Speaking before the United Nations, United States President Donald Trump gave a conventional speech artfully disguised as a nationalist provocation.

Trump campaigned as someone who would put America first, a commitment he claimed foreign-policy elites of both parties had failed to make. His UN speech might seem to fit with that campaign promise, since he both uttered the phrase “America First” and used the words “sovereign” or “sovereignty” 21 times.

But the heavy-handed emphasis on these concepts didn’t lead to any major departure in policy. Trump said America would exercise its sovereignty in concert with allies. He pledged humanitarian assistance abroad. He told the UN itself that it was important but had to be reformed, and that other countries had to pay more for its upkeep.

And he threatened action against rogue regimes that pose a risk to American interests — or even American values. He didn’t make the point about values explicitly, but he defended sanctions on Venezuela and possible further action wholly on the basis of its oppressiveness.

## REQUIREMENT A
Turn the paragraph of the commentary on Trump's UN speech that begins "But the heavy-handed emphasis" into a short bulleted list of its main points.
## REQUIREMENT B
Put this sentence from the commentary on Trump's UN speech into Spanish: "Trump said America would exercise its sovereignty in concert with allies."
## REQUIREMENT C
Carry on writing the commentary on Trump's UN speech, starting right after its final sentence.
The material has no connection to the commentary on Trump's UN speech.

## STORED DATA
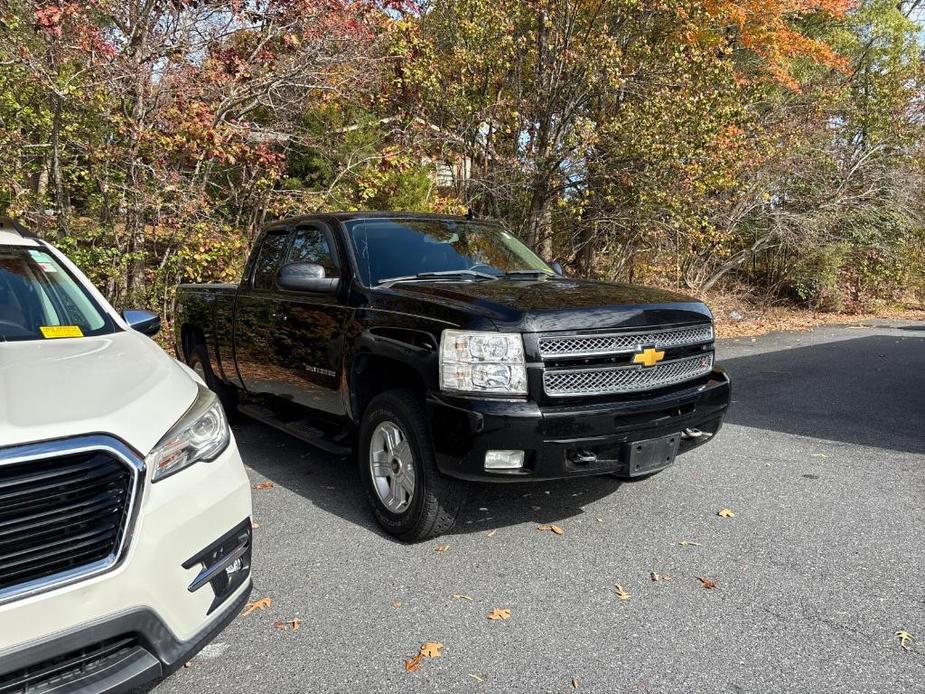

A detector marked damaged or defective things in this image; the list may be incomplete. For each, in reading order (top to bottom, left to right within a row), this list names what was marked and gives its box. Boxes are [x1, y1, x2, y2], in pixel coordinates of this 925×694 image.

## RIGHT ANSWER A
- The strong emphasis on sovereignty and "America First" brought no major change in policy.
- Trump said America would use its sovereignty together with allies.
- He promised humanitarian aid abroad.
- He called the UN important but in need of reform.
- He said other countries must pay more for the UN's upkeep.

## RIGHT ANSWER B
Trump dijo que Estados Unidos ejercería su soberanía en coordinación con sus aliados.

## RIGHT ANSWER C
The verbiage was unusual, but the underlying message was roughly the same as what any Republican president would have delivered. (More than a little of it was the same as the one Hillary Clinton would have delivered if she had been elected.)

Another president, it’s true, might not have bluntly warned North Korea that “we will have no choice but to totally destroy North Korea” if it threatens nuclear aggression. That other president may have been wise to speak with less bravado. But the threat of retaliation has always been America’s chief deterrent against nuclear attack, and was its explicit policy during the Cold War.

I won’t overstate the case. Another president would have drawn a different line on refugee policy, agreeing to take them in rather than just provide funding to help them be settled elsewhere. Only Trump would have denounced trade deals in an address to the UN.

But you had to look in the speech to see any payoff to Trump’s solicitude for sovereignty.

It might seem as though respect for the sovereign rights of other nations conflicts with Trump’s continued support for American engagement around the world. A key sentence of Trump’s speech worked around the problem: “We do not expect diverse countries to share the same cultures, traditions or even systems of government, but we do expect all nations to uphold these two core sovereign duties, to respect the interests of their own people and the rights of every other sovereign nation.”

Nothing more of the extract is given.